## Problem statement
Could you filter the material below and copy out each line containing the string "farthest"? Treat uppercase and lowercase as different.
┌──
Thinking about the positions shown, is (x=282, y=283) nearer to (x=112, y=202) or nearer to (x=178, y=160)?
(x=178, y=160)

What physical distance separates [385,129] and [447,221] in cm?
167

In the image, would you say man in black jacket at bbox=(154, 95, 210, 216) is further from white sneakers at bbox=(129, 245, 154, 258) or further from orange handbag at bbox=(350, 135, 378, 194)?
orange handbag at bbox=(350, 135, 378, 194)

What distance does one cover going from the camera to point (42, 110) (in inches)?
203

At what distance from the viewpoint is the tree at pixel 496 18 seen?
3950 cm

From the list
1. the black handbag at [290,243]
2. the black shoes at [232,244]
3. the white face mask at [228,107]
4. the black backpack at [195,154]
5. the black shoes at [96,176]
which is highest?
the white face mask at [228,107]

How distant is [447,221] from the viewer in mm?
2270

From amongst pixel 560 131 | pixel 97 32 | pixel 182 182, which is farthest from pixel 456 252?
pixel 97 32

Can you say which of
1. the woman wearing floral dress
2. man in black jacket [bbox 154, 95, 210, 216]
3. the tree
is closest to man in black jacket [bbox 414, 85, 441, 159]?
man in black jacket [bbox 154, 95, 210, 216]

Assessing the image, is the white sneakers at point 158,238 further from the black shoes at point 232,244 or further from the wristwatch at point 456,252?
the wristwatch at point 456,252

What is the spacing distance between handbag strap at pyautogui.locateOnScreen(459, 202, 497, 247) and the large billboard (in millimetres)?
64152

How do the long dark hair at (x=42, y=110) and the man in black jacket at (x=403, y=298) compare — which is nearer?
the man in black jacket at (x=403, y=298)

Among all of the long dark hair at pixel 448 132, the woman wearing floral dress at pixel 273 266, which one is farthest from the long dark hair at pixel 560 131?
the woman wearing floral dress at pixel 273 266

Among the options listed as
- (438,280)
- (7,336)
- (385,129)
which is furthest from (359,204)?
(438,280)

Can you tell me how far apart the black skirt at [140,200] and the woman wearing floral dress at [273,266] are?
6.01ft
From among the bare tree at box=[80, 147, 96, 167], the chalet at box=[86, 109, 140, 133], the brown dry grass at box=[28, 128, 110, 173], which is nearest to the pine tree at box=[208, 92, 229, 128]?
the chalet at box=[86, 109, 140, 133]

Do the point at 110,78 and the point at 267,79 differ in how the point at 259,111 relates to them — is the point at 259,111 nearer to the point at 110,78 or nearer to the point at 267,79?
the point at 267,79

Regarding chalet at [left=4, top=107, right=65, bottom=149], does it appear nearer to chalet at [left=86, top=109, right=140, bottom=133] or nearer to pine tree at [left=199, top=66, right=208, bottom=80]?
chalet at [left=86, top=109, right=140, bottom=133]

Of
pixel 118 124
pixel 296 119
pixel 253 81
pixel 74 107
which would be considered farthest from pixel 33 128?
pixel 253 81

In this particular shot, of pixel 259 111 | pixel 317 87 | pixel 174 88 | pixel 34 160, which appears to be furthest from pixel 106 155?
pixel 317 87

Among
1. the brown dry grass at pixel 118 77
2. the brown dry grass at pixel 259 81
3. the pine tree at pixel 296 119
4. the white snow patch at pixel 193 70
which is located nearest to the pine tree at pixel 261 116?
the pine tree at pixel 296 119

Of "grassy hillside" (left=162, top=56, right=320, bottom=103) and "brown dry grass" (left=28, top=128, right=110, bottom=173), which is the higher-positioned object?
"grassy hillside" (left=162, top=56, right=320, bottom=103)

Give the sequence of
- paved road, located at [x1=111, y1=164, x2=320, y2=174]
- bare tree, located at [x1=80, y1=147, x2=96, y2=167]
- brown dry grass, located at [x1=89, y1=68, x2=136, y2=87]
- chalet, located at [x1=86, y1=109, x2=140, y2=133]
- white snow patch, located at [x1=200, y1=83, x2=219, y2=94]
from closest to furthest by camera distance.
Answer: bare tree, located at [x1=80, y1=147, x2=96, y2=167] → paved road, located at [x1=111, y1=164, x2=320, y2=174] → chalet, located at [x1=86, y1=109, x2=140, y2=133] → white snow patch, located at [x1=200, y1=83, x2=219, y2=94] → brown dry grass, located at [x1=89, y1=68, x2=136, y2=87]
└──
## Result for this exercise
From amongst pixel 560 131 | pixel 97 32 | pixel 182 182, which is farthest from pixel 456 252?
Among all of the long dark hair at pixel 448 132, the woman wearing floral dress at pixel 273 266, which one is farthest from the long dark hair at pixel 560 131?
which would be considered farthest from pixel 33 128?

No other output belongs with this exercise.